Today my beautiful wife, Mrs. Greenbean, accompanied me to lunch at one of our favorite local eateries.  The theme of the cuisine is Asian and I find their beef yakisoba noodles the best in town.  Mrs. Greenbean enjoys the shrimp fried rice.  When our meal was over, the wonderful server brought our tab along with two fortune cookies.

I, as always, gave mine to Mrs. Greenbean.  I hate fortune cookies.  It is the only cookie I do not like.  What is there to like about it?  Fortune cookies have the consistency of porcelain and the taste of Formica.  I bet they are even held together with asbestos.  I deplore them.

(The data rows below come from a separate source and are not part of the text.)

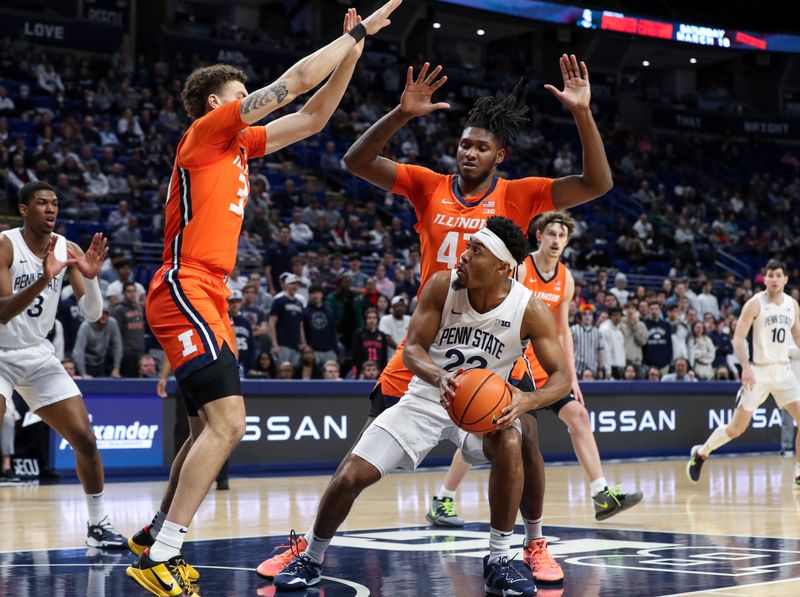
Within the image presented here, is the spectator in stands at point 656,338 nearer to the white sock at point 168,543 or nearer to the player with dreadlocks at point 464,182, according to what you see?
the player with dreadlocks at point 464,182

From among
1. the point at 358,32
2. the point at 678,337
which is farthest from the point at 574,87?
the point at 678,337

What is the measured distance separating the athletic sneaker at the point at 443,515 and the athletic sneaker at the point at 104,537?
2314mm

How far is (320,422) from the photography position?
47.0ft

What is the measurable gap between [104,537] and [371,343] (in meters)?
8.23

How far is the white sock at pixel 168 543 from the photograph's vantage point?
486 centimetres

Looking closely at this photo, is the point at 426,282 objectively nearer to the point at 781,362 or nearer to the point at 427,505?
the point at 427,505

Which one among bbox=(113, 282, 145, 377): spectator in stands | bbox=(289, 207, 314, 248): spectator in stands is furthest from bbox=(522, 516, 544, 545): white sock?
bbox=(289, 207, 314, 248): spectator in stands

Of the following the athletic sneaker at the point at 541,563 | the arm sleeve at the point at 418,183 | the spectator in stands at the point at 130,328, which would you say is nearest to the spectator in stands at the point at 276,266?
the spectator in stands at the point at 130,328

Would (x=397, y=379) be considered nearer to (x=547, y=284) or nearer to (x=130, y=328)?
(x=547, y=284)

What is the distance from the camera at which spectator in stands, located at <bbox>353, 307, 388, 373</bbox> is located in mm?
14930

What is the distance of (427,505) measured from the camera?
394 inches

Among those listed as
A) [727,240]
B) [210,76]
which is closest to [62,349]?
[210,76]

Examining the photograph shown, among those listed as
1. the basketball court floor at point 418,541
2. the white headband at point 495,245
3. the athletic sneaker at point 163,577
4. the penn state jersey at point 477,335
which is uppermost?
the white headband at point 495,245

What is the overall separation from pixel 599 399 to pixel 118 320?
717 centimetres
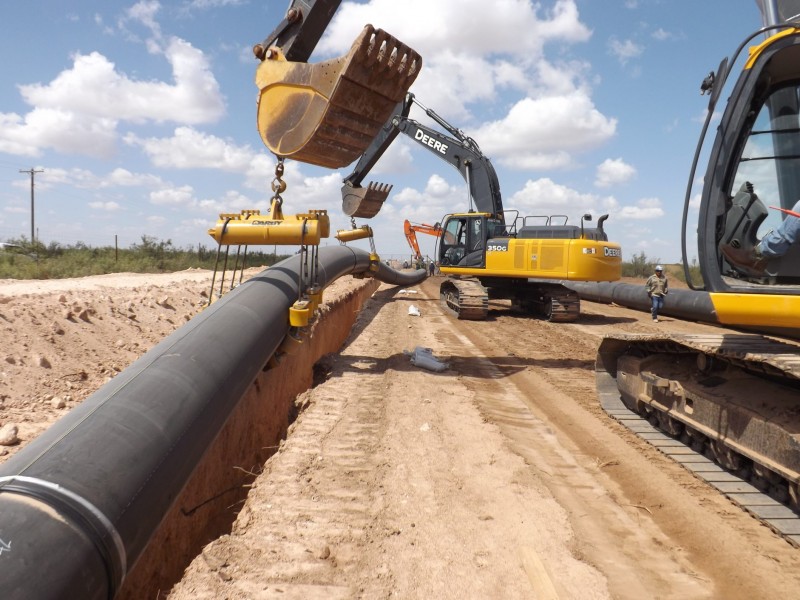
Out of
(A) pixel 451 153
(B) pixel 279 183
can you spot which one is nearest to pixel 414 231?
(A) pixel 451 153

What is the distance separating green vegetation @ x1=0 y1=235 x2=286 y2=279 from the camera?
53.1 feet

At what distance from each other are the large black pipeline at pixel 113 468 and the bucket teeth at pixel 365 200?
A: 9209mm

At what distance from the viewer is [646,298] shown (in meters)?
17.1

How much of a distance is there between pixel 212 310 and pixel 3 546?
3.09m

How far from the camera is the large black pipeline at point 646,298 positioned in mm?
13719

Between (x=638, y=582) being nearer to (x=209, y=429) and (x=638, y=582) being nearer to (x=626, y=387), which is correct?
(x=209, y=429)

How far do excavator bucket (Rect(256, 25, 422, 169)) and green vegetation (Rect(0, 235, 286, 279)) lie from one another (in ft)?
22.1

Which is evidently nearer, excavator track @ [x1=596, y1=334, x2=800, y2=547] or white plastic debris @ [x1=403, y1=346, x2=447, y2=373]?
excavator track @ [x1=596, y1=334, x2=800, y2=547]

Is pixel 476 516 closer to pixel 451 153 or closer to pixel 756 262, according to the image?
pixel 756 262

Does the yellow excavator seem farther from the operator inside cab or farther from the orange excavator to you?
the orange excavator

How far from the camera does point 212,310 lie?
4996mm

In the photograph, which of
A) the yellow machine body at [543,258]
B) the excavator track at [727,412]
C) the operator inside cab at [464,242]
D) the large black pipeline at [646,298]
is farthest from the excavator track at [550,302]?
the excavator track at [727,412]

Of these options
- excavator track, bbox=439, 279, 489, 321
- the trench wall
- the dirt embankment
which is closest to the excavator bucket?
the trench wall

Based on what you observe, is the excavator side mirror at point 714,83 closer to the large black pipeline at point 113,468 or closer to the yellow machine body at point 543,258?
the large black pipeline at point 113,468
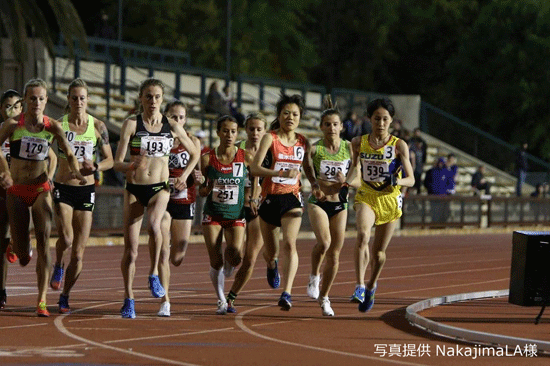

I find nothing fortunate about being given such a tasteless wafer that I, spontaneously today, told my wife that these were really “unfortunate cookies.”  Suddenly the thought occurred to me that I should make and sell by the large bundle “Unfortunate Cookies” which had messages of doom inside of them instead of the flighty optimism of fortune cookies.  I bet someone else has already thought of it, but just in case no one has I spent some time and a little gray matter working on what I might shove into my mass marketed “Unfortunate Cookies.”

It was a surprise to me how much fun and delight I had thinking of these ‘soft’ curses.  I felt like Balaam from the Old Testament.  I suppose if the “Unfortunate Cookie” business doesn’t work out, I might be able to carve out a niche as a gloomy greeting card writer?  One can only dream.